Reputation: 3
I am trying to build a function that counts up zeros in a list until nonzero entry appears, and start counting from 0 again. For example,
>>> a
array([[ 0, 0, 1, 0, 2],
[ 0, 0, 0, 1, 1],
[ 0, 1, 0, 0, 0],
[ 0, 0, 10, 2, 2],
[ 2, 0, 0, 0, 0]])
In this case, my desired output will be
array([[1, 1, 0, 1, 0],
[2, 2, 1, 0, 0],
[3, 0, 2, 1, 1],
[4, 1, 0, 0, 0],
[0, 2, 1, 1, 1]])
I tried making this with two for-loops, but it is very slow on a very large data set. I was hoping I could find a way to vectorize this operation so that the time is O(n) instead of O(n^2). Any help will be appreciated!
Upvotes: 0
Views: 527
Reputation: 700
What about something like this, which is vectorized and has no for
loops:
def moving_count(a, value, axis=0):
"""Return sequential counts of a given value along an axis"""
if np.all(a == value):
# Fill the output with counts along the desired axis
return np.rollaxis(np.arange(1, a.size + 1).reshape(a.shape), axis)

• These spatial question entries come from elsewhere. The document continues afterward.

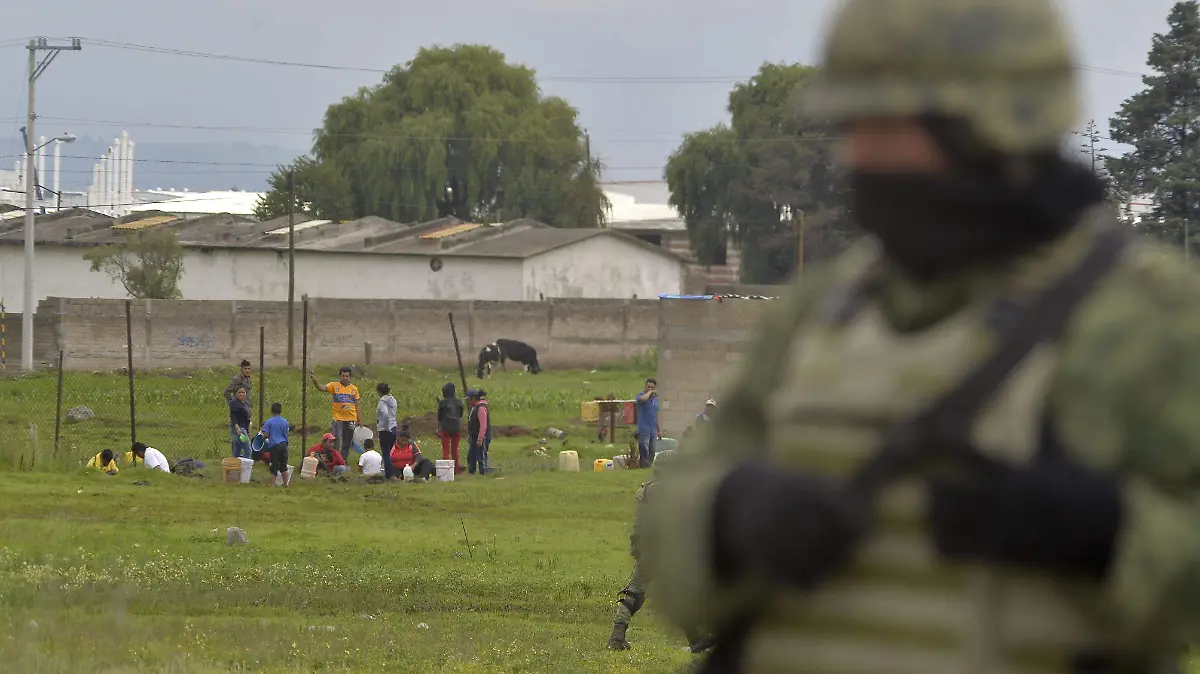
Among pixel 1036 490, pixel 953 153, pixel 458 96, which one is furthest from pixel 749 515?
pixel 458 96

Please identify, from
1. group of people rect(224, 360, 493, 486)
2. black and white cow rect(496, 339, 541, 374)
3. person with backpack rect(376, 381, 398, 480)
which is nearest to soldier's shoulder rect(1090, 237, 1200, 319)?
group of people rect(224, 360, 493, 486)

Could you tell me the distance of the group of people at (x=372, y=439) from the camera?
88.4 ft

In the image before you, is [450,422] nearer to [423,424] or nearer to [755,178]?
[423,424]

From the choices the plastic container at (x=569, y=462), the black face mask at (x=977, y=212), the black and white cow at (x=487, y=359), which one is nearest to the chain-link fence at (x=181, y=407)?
the black and white cow at (x=487, y=359)

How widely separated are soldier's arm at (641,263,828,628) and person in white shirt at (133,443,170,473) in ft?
79.4

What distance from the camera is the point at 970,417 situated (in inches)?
81.0

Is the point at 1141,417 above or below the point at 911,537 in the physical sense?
above

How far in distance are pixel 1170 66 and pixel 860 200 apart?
2617 cm

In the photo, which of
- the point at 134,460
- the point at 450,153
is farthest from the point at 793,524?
the point at 450,153

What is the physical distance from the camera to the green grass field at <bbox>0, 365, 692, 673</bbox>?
11062 millimetres

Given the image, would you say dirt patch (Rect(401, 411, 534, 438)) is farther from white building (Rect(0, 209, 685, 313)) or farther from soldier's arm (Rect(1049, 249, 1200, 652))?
soldier's arm (Rect(1049, 249, 1200, 652))

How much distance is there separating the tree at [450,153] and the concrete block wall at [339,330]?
29.0 meters

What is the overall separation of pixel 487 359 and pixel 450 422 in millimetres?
25331

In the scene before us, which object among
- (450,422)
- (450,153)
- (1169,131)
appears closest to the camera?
(1169,131)
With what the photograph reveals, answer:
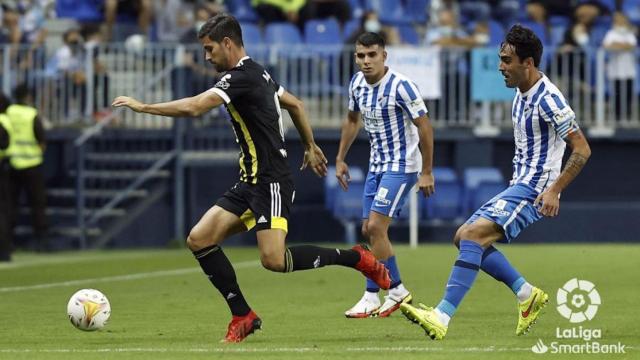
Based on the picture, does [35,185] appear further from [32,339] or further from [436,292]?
[32,339]

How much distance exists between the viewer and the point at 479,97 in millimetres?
24328

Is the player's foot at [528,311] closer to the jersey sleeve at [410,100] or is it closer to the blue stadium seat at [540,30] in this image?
the jersey sleeve at [410,100]

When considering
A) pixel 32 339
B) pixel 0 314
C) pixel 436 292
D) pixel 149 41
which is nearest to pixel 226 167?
pixel 149 41

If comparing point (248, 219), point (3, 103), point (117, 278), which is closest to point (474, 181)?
point (3, 103)

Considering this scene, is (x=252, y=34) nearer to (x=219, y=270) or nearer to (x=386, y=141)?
(x=386, y=141)

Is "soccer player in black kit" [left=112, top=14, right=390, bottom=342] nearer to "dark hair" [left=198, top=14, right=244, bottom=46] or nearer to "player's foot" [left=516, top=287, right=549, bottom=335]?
"dark hair" [left=198, top=14, right=244, bottom=46]

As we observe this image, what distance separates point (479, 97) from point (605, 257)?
516 centimetres

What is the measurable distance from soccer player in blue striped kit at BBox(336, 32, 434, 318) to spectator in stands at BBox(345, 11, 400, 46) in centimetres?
1160

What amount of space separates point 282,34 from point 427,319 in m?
15.4

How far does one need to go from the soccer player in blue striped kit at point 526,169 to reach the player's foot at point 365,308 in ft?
6.15

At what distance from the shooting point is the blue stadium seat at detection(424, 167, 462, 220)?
2414 cm

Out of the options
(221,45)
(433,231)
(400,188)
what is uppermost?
(221,45)

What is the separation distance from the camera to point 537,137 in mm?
10680

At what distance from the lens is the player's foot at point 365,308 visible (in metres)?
12.4
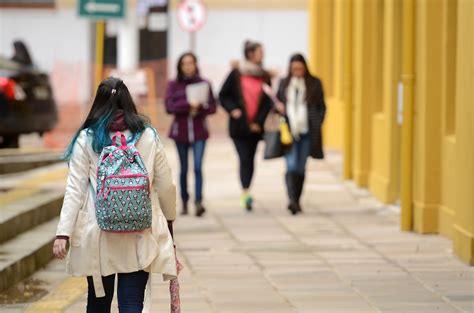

# Allocate output with a cumulative count of value along flattened axis
output = np.cumsum(np.rollaxis(a, axis) == value)
# Find locations of breakpoints
breakpoints = (np.roll(output, 1) - output) == 0
# Since breakpoints is boolean, argmax returns the location of the first breakpoint
threshold = np.argmax(breakpoints)
# Repeat the cumulative value along labels and subtract to reset the count at each breakpoint
output[threshold:] -= output[breakpoints][np.cumsum(breakpoints) - 1][threshold:]
# Reshape and return axis to match input array
return np.rollaxis(output.reshape(a.shape), axis)
Applied to your problem:
In[3]: a = np.array([[ 0, 0, 1, 0, 2],
[ 0, 0, 0, 1, 1],
[ 0, 1, 0, 0, 0],
[ 0, 0, 10, 2, 2],
[ 2, 0, 0, 0, 0]])
In[4]: moving_count(a, 0, 1)
Out[4]:
array([[1, 1, 0, 2, 0],
[2, 2, 1, 0, 0],
[3, 0, 2, 1, 1],
[4, 1, 0, 0, 0],
[0, 2, 1, 1, 1]])
Upvotes: 0
Reputation: 1866
Something like this might make it a little faster:
a = np.array([[ 0, 0, 1, 0, 2],
[ 0, 0, 0, 1, 1],
[ 0, 1, 0, 0, 0],
[ 0, 0, 10, 2, 2],
[ 2, 0, 0, 0, 0]])
b = (a == 0)
c = np.zeros_like(a)
c[0, :] += b[0, :]
for i in range(1, c.shape[1]):
c[i, :] = b[i, :] * (1 + c[i-1, :])
Array 'c' gives the desired result.
Or optimizing a little further...
a = ...
b = (a == 0) * 1
for i in range(1, b.shape[1]):
b[i, :] *= (1 + b[i-1, :])
Now 'b' is your result, and you've got one array less to deal with.
You'll notice that this algorithm still has the same time complexity as the 'two for loop' solution, but now one of those loops is being internalized by numpy, so I would expect a speedup on a large array.
Upvotes: 1